Controllable gene expression or knockout systems have been developed over the years to interrogate gene functions in mammalian cells. The most popular inducible gene expression system combines a chimeric tetracycline (Tet)-inducible transactivator protein tTA (Tet-Off version) or rtTA (Tet-On version), which recognize an array of bacterial TetO elements coupled to the cytomegalovirus promoter (also known as Tet response element or TRE) to efficiently induce gene expression when Tet or its stable analog Dox is added to the media [29]. In mESCs, tTA and rtTA transactivator proteins have been integrated into a constitutively active ROSA26 locus [30]. Thus, when the gene of interest, under the control of pTRE promoter, is introduced into the ROSA26-tTA/rtTA cells via viral integration its expression level can be easily controlled [10]. Similar systems have been developed for human cells, where the AAVS1 locus has been used as an acceptor of the tTA/rtTA transactivators [26]. The approach presented here combines Dox-inducible genome-integrated transgenes with stable CRISPR/Cas9-mediated gene knockout of endogenous genes. With this system, a gene of interest can be expressed in the presence of Dox and turned off when Dox is removed from the culture media. These features make our system particularly suited for mechanistic analyses of genes with essential functions in hESCs self-renewal and differentiation.

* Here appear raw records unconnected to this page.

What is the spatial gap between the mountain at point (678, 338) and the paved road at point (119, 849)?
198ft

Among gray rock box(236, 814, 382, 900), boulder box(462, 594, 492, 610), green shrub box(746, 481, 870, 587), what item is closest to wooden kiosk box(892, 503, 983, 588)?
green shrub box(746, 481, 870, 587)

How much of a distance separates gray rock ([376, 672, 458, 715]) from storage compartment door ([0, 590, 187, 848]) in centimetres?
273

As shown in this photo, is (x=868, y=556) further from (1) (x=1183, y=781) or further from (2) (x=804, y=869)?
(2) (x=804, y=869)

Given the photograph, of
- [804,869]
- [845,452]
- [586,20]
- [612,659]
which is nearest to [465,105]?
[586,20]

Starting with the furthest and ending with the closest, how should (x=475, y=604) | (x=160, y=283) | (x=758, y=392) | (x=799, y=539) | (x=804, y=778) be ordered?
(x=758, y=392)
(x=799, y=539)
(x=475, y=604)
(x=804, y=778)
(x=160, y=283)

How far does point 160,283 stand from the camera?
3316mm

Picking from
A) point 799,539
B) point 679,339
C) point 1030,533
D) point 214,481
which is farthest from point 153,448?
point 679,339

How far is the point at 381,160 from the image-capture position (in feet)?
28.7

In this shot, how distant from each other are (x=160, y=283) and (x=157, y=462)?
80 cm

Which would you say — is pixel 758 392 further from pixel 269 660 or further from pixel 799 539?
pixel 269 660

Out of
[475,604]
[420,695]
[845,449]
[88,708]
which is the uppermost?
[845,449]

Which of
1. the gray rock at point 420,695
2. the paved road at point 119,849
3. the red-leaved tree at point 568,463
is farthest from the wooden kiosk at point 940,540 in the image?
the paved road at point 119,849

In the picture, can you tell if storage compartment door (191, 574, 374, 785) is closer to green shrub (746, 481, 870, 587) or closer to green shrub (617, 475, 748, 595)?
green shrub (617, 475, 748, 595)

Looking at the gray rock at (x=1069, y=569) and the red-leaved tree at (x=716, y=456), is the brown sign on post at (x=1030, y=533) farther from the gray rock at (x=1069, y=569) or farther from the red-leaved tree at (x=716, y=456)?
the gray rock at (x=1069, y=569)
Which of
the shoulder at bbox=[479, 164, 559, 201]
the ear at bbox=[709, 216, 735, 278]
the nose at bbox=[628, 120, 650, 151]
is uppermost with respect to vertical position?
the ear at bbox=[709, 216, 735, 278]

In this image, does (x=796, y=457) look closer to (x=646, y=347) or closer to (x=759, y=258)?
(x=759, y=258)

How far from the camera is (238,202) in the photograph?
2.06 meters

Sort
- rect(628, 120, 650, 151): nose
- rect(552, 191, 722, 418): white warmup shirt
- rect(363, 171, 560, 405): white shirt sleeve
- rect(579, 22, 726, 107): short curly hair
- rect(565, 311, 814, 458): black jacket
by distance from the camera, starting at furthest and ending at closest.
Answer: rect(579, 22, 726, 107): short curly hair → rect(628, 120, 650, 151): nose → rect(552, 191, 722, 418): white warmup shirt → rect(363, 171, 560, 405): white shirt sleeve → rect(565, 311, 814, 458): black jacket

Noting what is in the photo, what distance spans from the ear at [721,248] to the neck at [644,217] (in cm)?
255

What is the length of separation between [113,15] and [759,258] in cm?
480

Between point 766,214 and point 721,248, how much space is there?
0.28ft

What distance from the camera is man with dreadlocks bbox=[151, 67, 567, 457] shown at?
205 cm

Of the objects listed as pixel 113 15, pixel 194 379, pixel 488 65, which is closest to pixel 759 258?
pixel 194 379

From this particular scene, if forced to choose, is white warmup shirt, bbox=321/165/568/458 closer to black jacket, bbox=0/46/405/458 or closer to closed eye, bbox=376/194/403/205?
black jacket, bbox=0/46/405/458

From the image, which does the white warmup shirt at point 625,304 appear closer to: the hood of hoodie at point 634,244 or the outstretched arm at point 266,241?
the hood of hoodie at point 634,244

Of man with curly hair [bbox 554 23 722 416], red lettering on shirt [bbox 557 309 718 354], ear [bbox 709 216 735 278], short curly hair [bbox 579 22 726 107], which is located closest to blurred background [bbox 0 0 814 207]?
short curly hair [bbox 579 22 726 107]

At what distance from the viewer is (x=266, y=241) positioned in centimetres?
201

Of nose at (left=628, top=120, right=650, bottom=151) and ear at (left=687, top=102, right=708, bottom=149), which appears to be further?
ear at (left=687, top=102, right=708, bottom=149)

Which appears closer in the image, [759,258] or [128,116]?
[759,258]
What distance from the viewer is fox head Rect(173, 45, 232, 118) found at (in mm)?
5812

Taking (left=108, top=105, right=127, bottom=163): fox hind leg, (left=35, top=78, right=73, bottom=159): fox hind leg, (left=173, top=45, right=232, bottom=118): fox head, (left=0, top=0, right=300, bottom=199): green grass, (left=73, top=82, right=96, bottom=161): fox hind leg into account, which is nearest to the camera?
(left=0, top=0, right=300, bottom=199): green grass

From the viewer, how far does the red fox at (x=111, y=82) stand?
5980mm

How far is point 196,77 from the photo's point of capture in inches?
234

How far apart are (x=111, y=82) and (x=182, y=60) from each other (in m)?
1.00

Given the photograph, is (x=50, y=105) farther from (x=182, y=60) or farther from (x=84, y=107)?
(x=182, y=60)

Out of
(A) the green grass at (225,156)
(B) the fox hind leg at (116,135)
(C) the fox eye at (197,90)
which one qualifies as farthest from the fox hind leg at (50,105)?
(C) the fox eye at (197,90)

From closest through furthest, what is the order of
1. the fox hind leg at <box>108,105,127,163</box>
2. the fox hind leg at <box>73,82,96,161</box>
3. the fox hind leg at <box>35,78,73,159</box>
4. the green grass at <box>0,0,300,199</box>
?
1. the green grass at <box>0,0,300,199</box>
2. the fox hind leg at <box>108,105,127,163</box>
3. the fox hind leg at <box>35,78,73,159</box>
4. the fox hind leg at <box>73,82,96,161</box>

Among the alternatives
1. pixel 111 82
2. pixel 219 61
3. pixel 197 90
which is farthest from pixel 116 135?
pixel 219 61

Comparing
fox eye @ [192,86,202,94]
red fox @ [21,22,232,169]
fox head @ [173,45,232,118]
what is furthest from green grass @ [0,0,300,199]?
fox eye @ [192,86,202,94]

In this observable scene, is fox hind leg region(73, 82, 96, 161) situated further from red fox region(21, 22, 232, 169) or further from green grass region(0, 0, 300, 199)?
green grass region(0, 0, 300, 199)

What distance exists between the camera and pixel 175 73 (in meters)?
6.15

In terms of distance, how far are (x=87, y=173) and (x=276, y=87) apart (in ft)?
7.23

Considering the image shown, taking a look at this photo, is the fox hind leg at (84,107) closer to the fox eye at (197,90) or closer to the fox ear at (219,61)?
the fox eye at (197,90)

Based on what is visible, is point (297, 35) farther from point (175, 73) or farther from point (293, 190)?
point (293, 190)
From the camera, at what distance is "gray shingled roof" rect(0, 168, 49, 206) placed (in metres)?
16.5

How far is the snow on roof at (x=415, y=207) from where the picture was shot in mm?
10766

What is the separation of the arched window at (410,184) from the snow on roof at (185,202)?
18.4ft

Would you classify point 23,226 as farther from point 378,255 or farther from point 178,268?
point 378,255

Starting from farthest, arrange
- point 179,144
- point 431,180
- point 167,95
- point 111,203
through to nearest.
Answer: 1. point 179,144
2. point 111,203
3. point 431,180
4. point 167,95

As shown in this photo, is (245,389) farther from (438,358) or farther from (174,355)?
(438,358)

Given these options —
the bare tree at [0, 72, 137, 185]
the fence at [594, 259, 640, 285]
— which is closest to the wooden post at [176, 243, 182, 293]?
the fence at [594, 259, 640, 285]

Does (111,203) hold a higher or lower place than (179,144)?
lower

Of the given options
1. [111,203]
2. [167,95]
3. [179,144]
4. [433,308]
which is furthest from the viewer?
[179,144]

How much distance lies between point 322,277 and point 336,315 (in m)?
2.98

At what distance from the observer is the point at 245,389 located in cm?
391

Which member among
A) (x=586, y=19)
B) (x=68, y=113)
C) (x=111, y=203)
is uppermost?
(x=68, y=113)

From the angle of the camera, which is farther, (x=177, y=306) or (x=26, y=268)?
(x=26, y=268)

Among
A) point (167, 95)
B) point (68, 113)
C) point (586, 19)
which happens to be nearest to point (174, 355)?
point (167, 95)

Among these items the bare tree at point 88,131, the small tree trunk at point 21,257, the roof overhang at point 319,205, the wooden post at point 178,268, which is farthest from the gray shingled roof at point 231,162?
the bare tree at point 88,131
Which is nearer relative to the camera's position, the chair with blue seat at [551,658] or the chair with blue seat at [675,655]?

However, potential weaknesses do exist in this methodology. For example, concerns have been raised about potential off-target mutagenesis with the CRISPR/Cas system [31]. While the mutations with deleterious effect on hESC self-renewal will be selected out during clone selection, a thorough analysis may be necessary before the rescue lines are used in differentiation studies. The CRISPR/Cas system is continuously improved with the development of better algorithms for CRISPR design and off-target prediction and a recent whole-genome sequencing study failed to detect significant incidence of off-target mutations in CRISPR-targeted hESC lines [32]. The derivation of the rescue clones is a time-consuming process requiring several validation steps. It is also possible that for genes with very high expression, the output from the pTRE promoter may be insufficient to rescue gene knockout. Likewise, in some instances prolonged overexpression of certain genes may also induce side effects. Nevertheless, the insights into gene regulation that could be obtained greatly outweigh these limitations.